What You’ll Learn in This Hour:
Creating users accounts on MongoDB databases
Listing users on MongoDB databases
Removing users from MongoDB databases
Creating a user administrator account
Creating a database administrator account
Implementing access control in your MongoDB environment
One of the most important aspects of implementing a MongoDB solution is to implement user accounts to that you can control access to the database. The MongoDB shell provides the necessary tools to create, view, and delete user accounts. These user accounts can have rights ranging from read-only up to full database administration.
The hour first focuses on how to use the MongoDB shell to manage user accounts. The second half of this hour deals with implementing access control in your MongoDB environment by creating user and database administrator accounts and then configuring MongoDB to require authentication.
When you install MongoDB, an admin
database is automatically created for you. The admin
database is a special database that provides additional functionality above normal databases.
For example, certain user account roles grant a user rights to multiple databases. These roles can be created only in the admin
database. As you will see in subsequent sections, when you want to create a superuser that has rights to all databases, you must add that user to the admin
database. When checking for credentials, MongoDB checks the user accounts in the specified database and in the admin
database.
When you have MongoDB up and running, one of the first things you want to do is add users to be able to access the database. Mongo provides the capability to add, remove, and configure users from the MongoDB shell. The following sections discuss using the MongoDB shell to administrate user accounts.
An important part of database administration is creating user accounts that can administrate users and databases, as well as read and write to the databases. User accounts are added using the addUser()
method inside the MongoDB shell. The addUser()
method accepts a document
object that enables you to specify the username, roles, and password that apply to that user. Table 4.1 lists the fields that can be specified in the document object.

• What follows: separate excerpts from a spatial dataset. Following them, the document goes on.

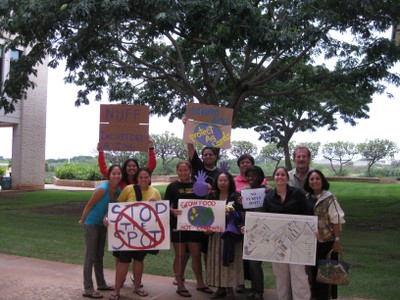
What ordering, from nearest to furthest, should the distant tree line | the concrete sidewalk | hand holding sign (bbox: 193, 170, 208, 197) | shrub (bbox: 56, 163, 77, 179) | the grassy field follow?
hand holding sign (bbox: 193, 170, 208, 197) < the concrete sidewalk < the grassy field < shrub (bbox: 56, 163, 77, 179) < the distant tree line

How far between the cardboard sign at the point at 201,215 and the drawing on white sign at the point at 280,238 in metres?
0.40

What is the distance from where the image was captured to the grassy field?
6.11 metres

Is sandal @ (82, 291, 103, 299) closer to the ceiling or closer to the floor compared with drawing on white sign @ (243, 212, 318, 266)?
closer to the floor

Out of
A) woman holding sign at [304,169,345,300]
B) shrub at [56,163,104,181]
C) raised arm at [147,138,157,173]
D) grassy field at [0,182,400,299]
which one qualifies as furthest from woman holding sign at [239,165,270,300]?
shrub at [56,163,104,181]

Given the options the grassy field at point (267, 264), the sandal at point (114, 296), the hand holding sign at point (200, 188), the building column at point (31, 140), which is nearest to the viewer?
the sandal at point (114, 296)

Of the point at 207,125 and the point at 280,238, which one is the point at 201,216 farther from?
the point at 207,125

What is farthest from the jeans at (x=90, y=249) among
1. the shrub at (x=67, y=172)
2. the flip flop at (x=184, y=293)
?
the shrub at (x=67, y=172)

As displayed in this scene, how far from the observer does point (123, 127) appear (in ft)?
20.9

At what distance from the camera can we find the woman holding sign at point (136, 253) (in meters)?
4.96

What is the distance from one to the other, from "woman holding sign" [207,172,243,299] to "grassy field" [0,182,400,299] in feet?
3.54

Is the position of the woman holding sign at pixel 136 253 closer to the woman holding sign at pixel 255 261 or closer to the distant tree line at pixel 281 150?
the woman holding sign at pixel 255 261

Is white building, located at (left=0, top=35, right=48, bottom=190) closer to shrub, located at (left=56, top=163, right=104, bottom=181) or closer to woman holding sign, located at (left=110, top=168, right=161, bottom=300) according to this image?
shrub, located at (left=56, top=163, right=104, bottom=181)

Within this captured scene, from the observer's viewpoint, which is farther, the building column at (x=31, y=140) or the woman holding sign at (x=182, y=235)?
the building column at (x=31, y=140)

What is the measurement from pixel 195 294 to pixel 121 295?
906 millimetres
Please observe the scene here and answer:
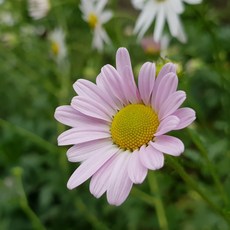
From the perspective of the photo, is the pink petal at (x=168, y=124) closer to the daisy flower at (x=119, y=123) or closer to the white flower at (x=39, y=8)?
the daisy flower at (x=119, y=123)

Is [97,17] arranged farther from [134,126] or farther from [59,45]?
[134,126]

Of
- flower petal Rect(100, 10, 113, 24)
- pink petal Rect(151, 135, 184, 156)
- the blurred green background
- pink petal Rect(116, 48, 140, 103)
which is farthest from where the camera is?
flower petal Rect(100, 10, 113, 24)

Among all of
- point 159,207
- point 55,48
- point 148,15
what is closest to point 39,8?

MongoDB provides different roles that you can assign to a user account. These roles give you the capability to implement intricate privileges and restrictions on user accounts. Table 4.2 lists some of the more common roles that you can assign to users.
By the Way
The readAnyDatabase
, readWriteAnyDatabase
, dbAdminAnyDatabase
, and userAdminAnyDatabase
roles can be applied only to users in the admin
database because they must apply to all databases.
To create a user, switch to that database and then use the addUser()

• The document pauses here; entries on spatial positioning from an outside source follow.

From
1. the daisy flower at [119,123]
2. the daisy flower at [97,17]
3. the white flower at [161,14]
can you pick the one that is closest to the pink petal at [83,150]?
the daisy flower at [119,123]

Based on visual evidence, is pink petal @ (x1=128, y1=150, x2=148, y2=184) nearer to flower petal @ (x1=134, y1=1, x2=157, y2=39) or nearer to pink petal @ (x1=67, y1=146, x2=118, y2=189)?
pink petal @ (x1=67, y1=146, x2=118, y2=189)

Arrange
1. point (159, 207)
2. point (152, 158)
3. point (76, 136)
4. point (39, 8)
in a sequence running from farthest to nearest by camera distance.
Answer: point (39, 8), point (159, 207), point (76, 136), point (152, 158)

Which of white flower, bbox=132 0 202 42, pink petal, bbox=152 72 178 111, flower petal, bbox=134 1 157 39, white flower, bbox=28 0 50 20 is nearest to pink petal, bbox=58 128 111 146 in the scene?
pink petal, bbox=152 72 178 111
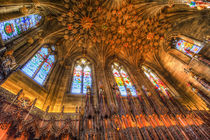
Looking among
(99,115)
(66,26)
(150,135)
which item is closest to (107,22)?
(66,26)

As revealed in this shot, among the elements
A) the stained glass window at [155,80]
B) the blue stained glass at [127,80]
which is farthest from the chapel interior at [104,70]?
the stained glass window at [155,80]

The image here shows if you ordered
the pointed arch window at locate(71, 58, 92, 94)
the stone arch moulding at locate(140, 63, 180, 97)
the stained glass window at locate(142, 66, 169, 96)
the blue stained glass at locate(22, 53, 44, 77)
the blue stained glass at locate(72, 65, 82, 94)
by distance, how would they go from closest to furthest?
the blue stained glass at locate(22, 53, 44, 77) → the blue stained glass at locate(72, 65, 82, 94) → the pointed arch window at locate(71, 58, 92, 94) → the stone arch moulding at locate(140, 63, 180, 97) → the stained glass window at locate(142, 66, 169, 96)

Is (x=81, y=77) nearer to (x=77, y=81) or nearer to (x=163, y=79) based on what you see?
(x=77, y=81)

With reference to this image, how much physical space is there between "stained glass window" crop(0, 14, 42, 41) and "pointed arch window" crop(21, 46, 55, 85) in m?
1.57

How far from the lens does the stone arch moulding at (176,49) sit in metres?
7.96

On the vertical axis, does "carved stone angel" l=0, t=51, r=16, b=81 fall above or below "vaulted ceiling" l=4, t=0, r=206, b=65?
below

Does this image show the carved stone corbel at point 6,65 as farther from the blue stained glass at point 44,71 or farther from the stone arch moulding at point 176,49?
the stone arch moulding at point 176,49

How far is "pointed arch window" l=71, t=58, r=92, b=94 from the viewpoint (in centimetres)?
761

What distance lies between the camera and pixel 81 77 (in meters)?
8.75

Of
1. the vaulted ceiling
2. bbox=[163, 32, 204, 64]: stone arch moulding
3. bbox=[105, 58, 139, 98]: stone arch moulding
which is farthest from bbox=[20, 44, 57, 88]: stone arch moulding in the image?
bbox=[163, 32, 204, 64]: stone arch moulding

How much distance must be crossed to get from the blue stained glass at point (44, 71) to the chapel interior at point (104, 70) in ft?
0.23

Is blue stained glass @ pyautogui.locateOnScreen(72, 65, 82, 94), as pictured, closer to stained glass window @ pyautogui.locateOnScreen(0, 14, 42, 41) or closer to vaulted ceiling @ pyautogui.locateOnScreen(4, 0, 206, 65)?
vaulted ceiling @ pyautogui.locateOnScreen(4, 0, 206, 65)

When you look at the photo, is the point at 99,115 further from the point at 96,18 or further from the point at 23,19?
the point at 96,18

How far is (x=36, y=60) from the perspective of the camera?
7301mm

method to create the user object. The following MongoDB shell command illustrates creating a basic administrator user for the test database:
use test
db.addUser( { user: "testUser",
pwd: "test",
roles: [ "readWrite", "dbAdmin" ] } )
Now for a more complex example. The following commands add the same user to the newDB
database with only read
rights and grants readWrite
privileges to the testDB2
database:
use newDB
db.addUser( { user: "testUser",
userSource: "test",
roles: [ "read" ],
otherDBRoles: { testDB2: [ "readWrite" ] } } )
User accounts are stored in the db.system.users
collection of each database. The User
object contains the _id
, user
, pwd
, roles
, and sometimes otherDBRoles
fields. You can use a couple different methods for getting a list of user objects. The first is to change to the database you want to list users on and then execute the show users
command. The following shell commands show changing to the test
database and listing users:
use test
show users
You can also use a query such as find
on the db.system.users
collection. The difference is that db.system.users.find()
returns a cursor object that you can use to access the User
documents. For example, the following code gets a cursor for users in the admin
database and returns the count of users:
use admin
cur = db.system.users.find()
cur.count()
Users can be removed from MongoDB using the removeUser(<username>)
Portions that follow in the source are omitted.